— STATED GOAL —
Everything from the line containing "In the photo, which" through the final line of the records must be transcribed verbatim; nothing else belongs in the result.
+++ DATA TO PROCESS
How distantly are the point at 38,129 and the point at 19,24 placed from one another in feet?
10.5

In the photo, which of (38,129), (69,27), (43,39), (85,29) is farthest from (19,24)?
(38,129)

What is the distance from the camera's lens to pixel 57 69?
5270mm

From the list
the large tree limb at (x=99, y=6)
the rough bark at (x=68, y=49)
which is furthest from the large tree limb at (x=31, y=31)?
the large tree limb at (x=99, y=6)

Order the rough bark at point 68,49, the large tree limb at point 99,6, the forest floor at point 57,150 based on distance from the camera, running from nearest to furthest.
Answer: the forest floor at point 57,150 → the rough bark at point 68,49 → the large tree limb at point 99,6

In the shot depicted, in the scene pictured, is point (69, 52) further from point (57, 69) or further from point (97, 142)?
++++++
— RESULT —
In the photo, which of (38,129), (69,27), (43,39), (85,29) is farthest from (19,24)?
(38,129)

What is the distance from the camera's lens to pixel 57 69?
5270mm

From the list
the large tree limb at (x=99, y=6)
the rough bark at (x=68, y=49)
which is furthest from the large tree limb at (x=31, y=31)?
the large tree limb at (x=99, y=6)

Order the rough bark at point 68,49, the large tree limb at point 99,6, the forest floor at point 57,150 based on distance from the camera, running from nearest to furthest.
Answer: the forest floor at point 57,150 → the rough bark at point 68,49 → the large tree limb at point 99,6

In the shot depicted, in the scene pictured, is point (69, 52) further from point (57, 69) or further from point (97, 142)?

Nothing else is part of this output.